→ TO DO: Please extract each line of the material below that contains the string "http".

(Source data)
BEGIN
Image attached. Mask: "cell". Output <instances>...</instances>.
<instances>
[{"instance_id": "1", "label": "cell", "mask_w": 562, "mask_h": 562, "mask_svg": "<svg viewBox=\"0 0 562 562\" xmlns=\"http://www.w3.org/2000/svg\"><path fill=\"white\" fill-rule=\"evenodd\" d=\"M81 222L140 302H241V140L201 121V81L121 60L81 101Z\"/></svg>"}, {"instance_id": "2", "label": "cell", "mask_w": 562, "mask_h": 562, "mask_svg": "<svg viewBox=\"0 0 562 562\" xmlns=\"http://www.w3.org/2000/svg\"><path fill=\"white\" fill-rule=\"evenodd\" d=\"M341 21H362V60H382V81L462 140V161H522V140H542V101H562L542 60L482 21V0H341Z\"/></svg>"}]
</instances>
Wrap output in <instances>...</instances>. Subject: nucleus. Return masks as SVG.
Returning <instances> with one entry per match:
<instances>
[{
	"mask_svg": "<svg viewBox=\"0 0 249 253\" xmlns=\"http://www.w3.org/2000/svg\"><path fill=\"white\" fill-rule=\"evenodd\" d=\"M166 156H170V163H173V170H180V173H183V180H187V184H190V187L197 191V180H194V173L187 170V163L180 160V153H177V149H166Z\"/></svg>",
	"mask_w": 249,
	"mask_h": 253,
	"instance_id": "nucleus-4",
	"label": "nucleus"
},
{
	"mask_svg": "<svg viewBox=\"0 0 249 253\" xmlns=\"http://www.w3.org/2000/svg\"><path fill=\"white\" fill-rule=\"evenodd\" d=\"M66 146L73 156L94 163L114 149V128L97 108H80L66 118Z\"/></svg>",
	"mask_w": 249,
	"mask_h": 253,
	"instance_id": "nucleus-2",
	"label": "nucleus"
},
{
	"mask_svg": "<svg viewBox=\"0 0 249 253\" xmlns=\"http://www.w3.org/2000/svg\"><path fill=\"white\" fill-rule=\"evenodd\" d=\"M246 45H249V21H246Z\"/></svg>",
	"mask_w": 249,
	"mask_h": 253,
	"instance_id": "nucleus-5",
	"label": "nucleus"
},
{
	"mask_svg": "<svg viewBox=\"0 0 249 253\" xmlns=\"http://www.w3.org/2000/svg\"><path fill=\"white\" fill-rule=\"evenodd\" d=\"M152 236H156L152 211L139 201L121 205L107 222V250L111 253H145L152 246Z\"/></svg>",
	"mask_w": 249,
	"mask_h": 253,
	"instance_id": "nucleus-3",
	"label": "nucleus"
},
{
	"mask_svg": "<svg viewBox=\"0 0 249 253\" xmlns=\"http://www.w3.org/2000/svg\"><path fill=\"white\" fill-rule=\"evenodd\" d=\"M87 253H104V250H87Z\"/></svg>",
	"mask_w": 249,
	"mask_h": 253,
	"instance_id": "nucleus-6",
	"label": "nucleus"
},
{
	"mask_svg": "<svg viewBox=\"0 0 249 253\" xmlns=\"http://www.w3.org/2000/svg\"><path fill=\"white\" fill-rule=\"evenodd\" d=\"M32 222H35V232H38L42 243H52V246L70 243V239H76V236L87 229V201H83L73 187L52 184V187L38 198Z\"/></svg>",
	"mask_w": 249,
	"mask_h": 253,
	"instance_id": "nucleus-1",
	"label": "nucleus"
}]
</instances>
END
→ PROBLEM SOLUTION:
[{"instance_id": "1", "label": "cell", "mask_w": 562, "mask_h": 562, "mask_svg": "<svg viewBox=\"0 0 562 562\" xmlns=\"http://www.w3.org/2000/svg\"><path fill=\"white\" fill-rule=\"evenodd\" d=\"M81 222L140 302H241V140L201 121V81L121 60L81 101Z\"/></svg>"}, {"instance_id": "2", "label": "cell", "mask_w": 562, "mask_h": 562, "mask_svg": "<svg viewBox=\"0 0 562 562\" xmlns=\"http://www.w3.org/2000/svg\"><path fill=\"white\" fill-rule=\"evenodd\" d=\"M341 21H362V60H382V81L462 140V161H522V140H542V101H562L542 60L482 21V0H341Z\"/></svg>"}]
	"mask_svg": "<svg viewBox=\"0 0 249 253\" xmlns=\"http://www.w3.org/2000/svg\"><path fill=\"white\" fill-rule=\"evenodd\" d=\"M166 156H170V163H173V170H180V173H183V180H187V184H190V187L197 191V180H194V173L187 170V163L180 160V153H177V149H166Z\"/></svg>",
	"mask_svg": "<svg viewBox=\"0 0 249 253\" xmlns=\"http://www.w3.org/2000/svg\"><path fill=\"white\" fill-rule=\"evenodd\" d=\"M66 146L73 156L94 163L114 149V128L97 108H80L66 118Z\"/></svg>",
	"mask_svg": "<svg viewBox=\"0 0 249 253\" xmlns=\"http://www.w3.org/2000/svg\"><path fill=\"white\" fill-rule=\"evenodd\" d=\"M246 45H249V21H246Z\"/></svg>",
	"mask_svg": "<svg viewBox=\"0 0 249 253\" xmlns=\"http://www.w3.org/2000/svg\"><path fill=\"white\" fill-rule=\"evenodd\" d=\"M152 236H156L152 211L139 201L121 205L107 222V250L111 253H145L152 246Z\"/></svg>",
	"mask_svg": "<svg viewBox=\"0 0 249 253\" xmlns=\"http://www.w3.org/2000/svg\"><path fill=\"white\" fill-rule=\"evenodd\" d=\"M87 253H104V250H87Z\"/></svg>",
	"mask_svg": "<svg viewBox=\"0 0 249 253\" xmlns=\"http://www.w3.org/2000/svg\"><path fill=\"white\" fill-rule=\"evenodd\" d=\"M32 222H35V232H38L42 243H52V246L70 243V239H76V236L87 229V201H83L73 187L52 184V187L38 198Z\"/></svg>",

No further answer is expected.